This is recursive for nested arrays (arrays of arrays), though in practice GGUF files don’t use nested arrays. The common case is arrays of strings or arrays of floats, which skip efficiently.

Tensor Info Entries

After all metadata KV pairs, the file contains tensor info entries. Each entry describes one tensor: its name, shape, data type, and offset into the data section.

  +-------------------------------+
  |  Tensor name (GGUF string)    |
  +-------------------------------+
  |  Number of dimensions (u32)   |
  +-------------------------------+
  |  Dimension 0  (u64)           |
  |  Dimension 1  (u64)           |
  |  ...up to 4 dims              |
  +-------------------------------+
  |  Data type    (u32)           |
  +-------------------------------+
  |  Offset       (u64)           |
  +-------------------------------+

Let’s work through a concrete example. A Q4_0-quantized attention Q projection weight for a 4096-dim model with 32 heads might look like:

  Name:       "blk.0.attn_q.weight"
  n_dims:     2
  dims[0]:    4096         (output dimension = dim)
  dims[1]:    4096         (input dimension = dim)
  dtype:      2            (GGUF_DTYPE_Q4_0)
  offset:     0x00000000   (first tensor, starts at data_base)

  n_elements: 4096 * 4096 = 16,777,216
  bytes:      16,777,216 / 32 * 18 = 9,437,184  (about 9 MB)

The parser stores this in a GGUFTensorInfo struct:

typedef struct {
    const char *name;
    uint64_t n_elements;
    uint32_t n_dims;
    uint64_t dims[4];
    uint64_t offset;
    uint32_t dtype;
} GGUFTensorInfo;

Note that n_elements is computed during parsing by multiplying all dimensions together.
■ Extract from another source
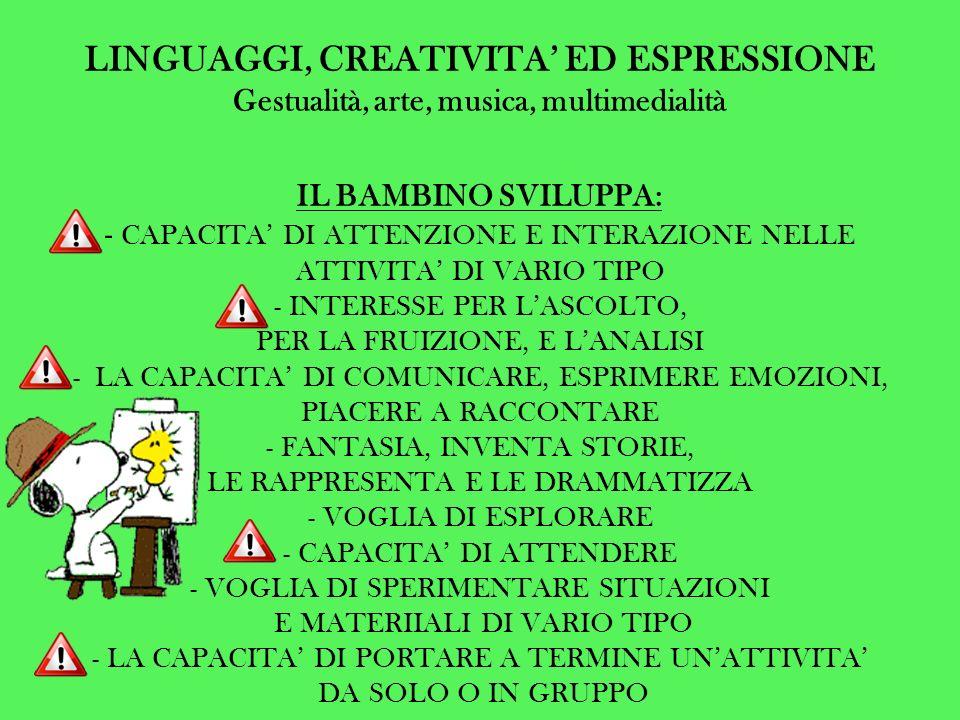 LINGUAGGI, CREATIVITA' ED ESPRESSIONE Gestualità, arte, musica, multimedialità IL BAMBINO SVILUPPA: - CAPACITA' DI ATTENZIONE E INTERAZIONE NELLE ATTIVITA' DI VARIO TIPO - INTERESSE PER L'ASCOLTO, PER LA FRUIZIONE, E L'ANALISI - LA CAPACITA' DI COMUNICARE, ESPRIMERE EMOZIONI, PIACERE A RACCONTARE - FANTASIA, INVENTA STORIE, LE RAPPRESENTA E LE DRAMMATIZZA - VOGLIA DI ESPLORARE - CAPACITA' DI ATTENDERE - VOGLIA DI SPERIMENTARE SITUAZIONI E MATERIIALI DI VARIO TIPO - LA CAPACITA' DI PORTARE A TERMINE UN'ATTIVITA' DA SOLO O IN GRUPPO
The parser also checks for overflow:

ti.n_elements = 1;
for (uint32_t d = 0; d < ti.n_dims; d++) {
    ti.dims[d] = read_u64(f);
    if (ti.dims[d] > 0 &&
        ti.n_elements > UINT64_MAX / ti.dims[d]) {
        fprintf(stderr, "dimension overflow\n");
        return nullptr;
    }
    ti.n_elements *= ti.dims[d];
}

That overflow check matters. A malicious GGUF file could set dimensions to absurd values, and without the check, n_elements would wrap around to a small number, leading to undersized buffer allocations and memory corruption.

The Data Section: Alignment Matters

After all tensor info entries, there’s a padding gap to align the data section to a 32-byte boundary. This alignment is important for efficient memory access, especially on GPUs where misaligned reads can be catastrophically slow.
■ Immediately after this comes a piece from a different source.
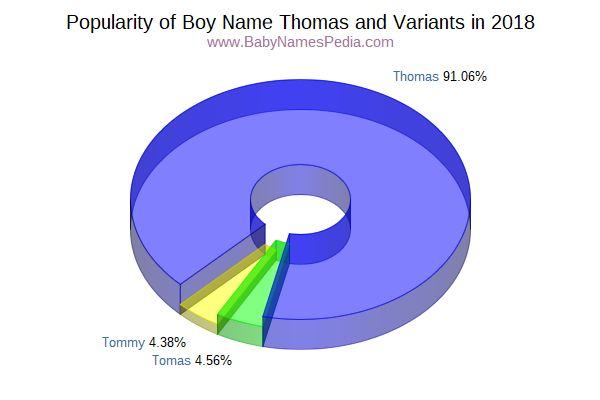 Variant Popularity Chart  for Thomas  in 2015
static constexpr size_t GGUF_ALIGNMENT = 32;

size_t header_bytes = (size_t)(f->cursor - (const uint8_t*)f->mmap_addr);
size_t aligned = (header_bytes + GGUF_ALIGNMENT - 1)
               & ~(GGUF_ALIGNMENT - 1);
f->data_base = (const uint8_t*)f->mmap_addr + aligned;

The & ~(GGUF_ALIGNMENT - 1) trick is a classic bit manipulation for rounding up to a power-of-two alignment. Since GGUF_ALIGNMENT is 32 (which is 0x20), GGUF_ALIGNMENT - 1 is 0x1F, and ~0x1F is 0xFFFFFFE0. ANDing with this mask clears the bottom 5 bits, effectively rounding down. But we first added GGUF_ALIGNMENT - 1, so the net effect is rounding up.
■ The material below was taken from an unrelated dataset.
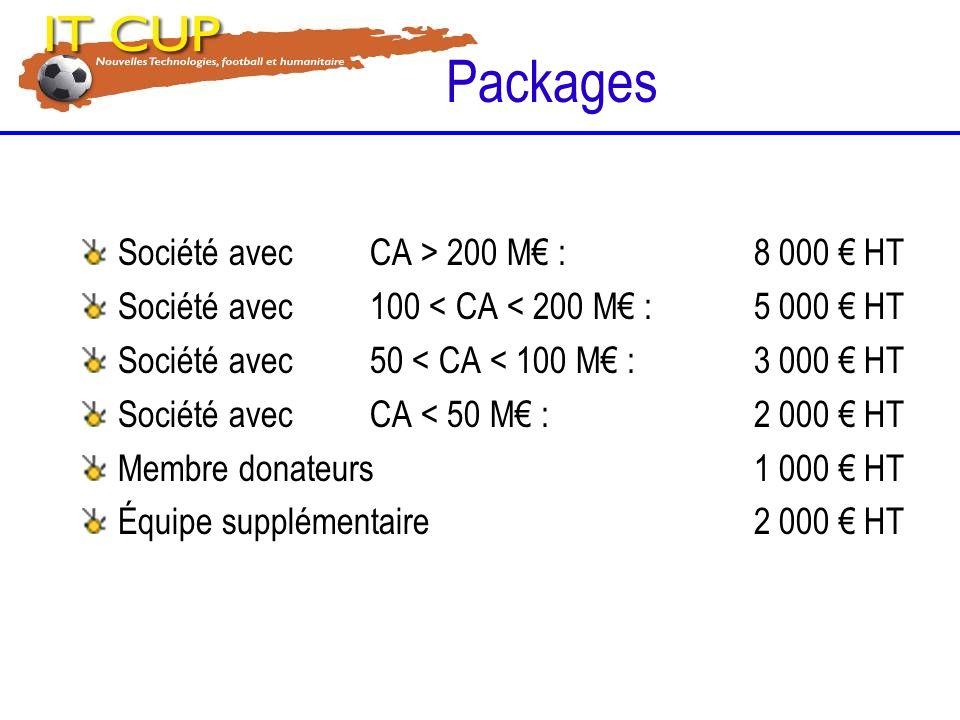 Société avec CA > 200 M : 8 000 HT Société avec 100 < CA < 200 M : 5 000 HT Société avec 50 < CA < 100 M : 3 000 HT Société avec CA < 50 M : 2 000 HT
  Example: header_bytes = 105,743
  + 31             = 105,774
  & 0xFFFFFFE0     = 105,760  (aligned to 32)
  data_base        = mmap_addr + 105,760

Each tensor’s data lives at data_base + tensor.offset. The offset is relative to data_base, not to the start of the file. This is a subtle but important detail – tensor offsets stored in the file are already relative to the aligned data section start.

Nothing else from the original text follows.